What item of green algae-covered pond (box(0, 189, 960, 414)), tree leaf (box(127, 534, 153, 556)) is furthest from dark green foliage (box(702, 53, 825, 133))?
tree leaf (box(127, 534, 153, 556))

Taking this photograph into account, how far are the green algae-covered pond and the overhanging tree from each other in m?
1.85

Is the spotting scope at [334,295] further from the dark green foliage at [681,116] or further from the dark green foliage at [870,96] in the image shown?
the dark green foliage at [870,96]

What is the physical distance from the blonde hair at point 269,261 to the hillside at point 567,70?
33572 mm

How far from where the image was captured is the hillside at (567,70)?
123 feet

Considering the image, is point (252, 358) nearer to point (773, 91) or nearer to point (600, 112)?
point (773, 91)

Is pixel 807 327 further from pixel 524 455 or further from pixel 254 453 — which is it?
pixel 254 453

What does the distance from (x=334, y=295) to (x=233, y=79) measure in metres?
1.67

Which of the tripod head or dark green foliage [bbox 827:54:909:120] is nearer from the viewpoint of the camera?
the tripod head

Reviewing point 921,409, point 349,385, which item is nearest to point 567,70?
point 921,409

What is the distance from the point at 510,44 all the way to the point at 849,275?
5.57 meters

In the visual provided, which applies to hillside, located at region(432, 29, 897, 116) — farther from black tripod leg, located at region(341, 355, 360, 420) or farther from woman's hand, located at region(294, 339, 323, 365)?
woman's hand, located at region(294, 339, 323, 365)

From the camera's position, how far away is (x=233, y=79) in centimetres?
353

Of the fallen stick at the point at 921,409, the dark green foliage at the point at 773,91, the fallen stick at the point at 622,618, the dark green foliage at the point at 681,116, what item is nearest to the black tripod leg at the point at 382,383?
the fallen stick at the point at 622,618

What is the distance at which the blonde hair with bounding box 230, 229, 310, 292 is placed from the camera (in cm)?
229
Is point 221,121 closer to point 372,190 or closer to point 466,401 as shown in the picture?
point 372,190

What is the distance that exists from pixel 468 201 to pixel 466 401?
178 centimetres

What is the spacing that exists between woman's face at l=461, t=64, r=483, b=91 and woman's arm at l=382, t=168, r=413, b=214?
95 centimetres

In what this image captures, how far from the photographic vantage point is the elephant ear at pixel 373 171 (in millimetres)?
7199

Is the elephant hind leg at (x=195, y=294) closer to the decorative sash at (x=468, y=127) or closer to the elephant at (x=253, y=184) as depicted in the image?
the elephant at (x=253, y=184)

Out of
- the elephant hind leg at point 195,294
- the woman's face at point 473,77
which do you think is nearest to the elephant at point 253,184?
= = = = =
**OBJECTIVE**
Can you lay out all the lines above as a JSON list of strings, with one string per line and the blank lines left out?

**OUTPUT OF THE EXERCISE**
[
  "What item of green algae-covered pond (box(0, 189, 960, 414)), tree leaf (box(127, 534, 153, 556)) is furthest from dark green foliage (box(702, 53, 825, 133))?",
  "tree leaf (box(127, 534, 153, 556))",
  "Taking this photograph into account, how far are the green algae-covered pond and the overhanging tree from each other in m?",
  "1.85",
  "Is the spotting scope at [334,295] further from the dark green foliage at [681,116] or further from the dark green foliage at [870,96] in the image shown?",
  "the dark green foliage at [870,96]",
  "What is the physical distance from the blonde hair at point 269,261 to the hillside at point 567,70?",
  "33572 mm",
  "How far from where the image was captured is the hillside at (567,70)?",
  "123 feet",
  "Considering the image, is point (252, 358) nearer to point (773, 91) or nearer to point (600, 112)?",
  "point (773, 91)",
  "Is pixel 807 327 further from pixel 524 455 or further from pixel 254 453 — which is it?",
  "pixel 254 453",
  "What does the distance from (x=334, y=295) to (x=233, y=79) measure in metres?",
  "1.67",
  "Which of the tripod head or dark green foliage [bbox 827:54:909:120] is nearer from the viewpoint of the camera?",
  "the tripod head",
  "Reviewing point 921,409, point 349,385, which item is nearest to point 567,70?",
  "point 921,409",
  "What is the distance from the point at 510,44 all the way to the point at 849,275?",
  "5.57 meters",
  "In the visual provided, which applies to hillside, located at region(432, 29, 897, 116) — farther from black tripod leg, located at region(341, 355, 360, 420) or farther from woman's hand, located at region(294, 339, 323, 365)?",
  "woman's hand, located at region(294, 339, 323, 365)",
  "From the camera's position, how far away is (x=233, y=79) in centimetres?",
  "353",
  "Of the fallen stick at the point at 921,409, the dark green foliage at the point at 773,91, the fallen stick at the point at 622,618, the dark green foliage at the point at 681,116, what item is nearest to the black tripod leg at the point at 382,383?",
  "the fallen stick at the point at 622,618",
  "What is the distance at which the blonde hair with bounding box 230, 229, 310, 292 is placed from the camera (in cm)?",
  "229",
  "Is point 221,121 closer to point 372,190 or closer to point 466,401 as shown in the picture?",
  "point 372,190",
  "What is the distance that exists from pixel 468 201 to pixel 466 401?",
  "178 centimetres",
  "What is the spacing that exists between woman's face at l=461, t=64, r=483, b=91 and woman's arm at l=382, t=168, r=413, b=214?",
  "95 centimetres",
  "In what this image captures, how far from the photographic vantage point is the elephant ear at pixel 373 171 (in millimetres)?",
  "7199",
  "Is the elephant hind leg at (x=195, y=294) closer to the decorative sash at (x=468, y=127) or closer to the elephant at (x=253, y=184) as depicted in the image?",
  "the elephant at (x=253, y=184)",
  "Out of",
  "- the elephant hind leg at point 195,294",
  "- the woman's face at point 473,77",
  "which do you think is nearest to the elephant at point 253,184?"
]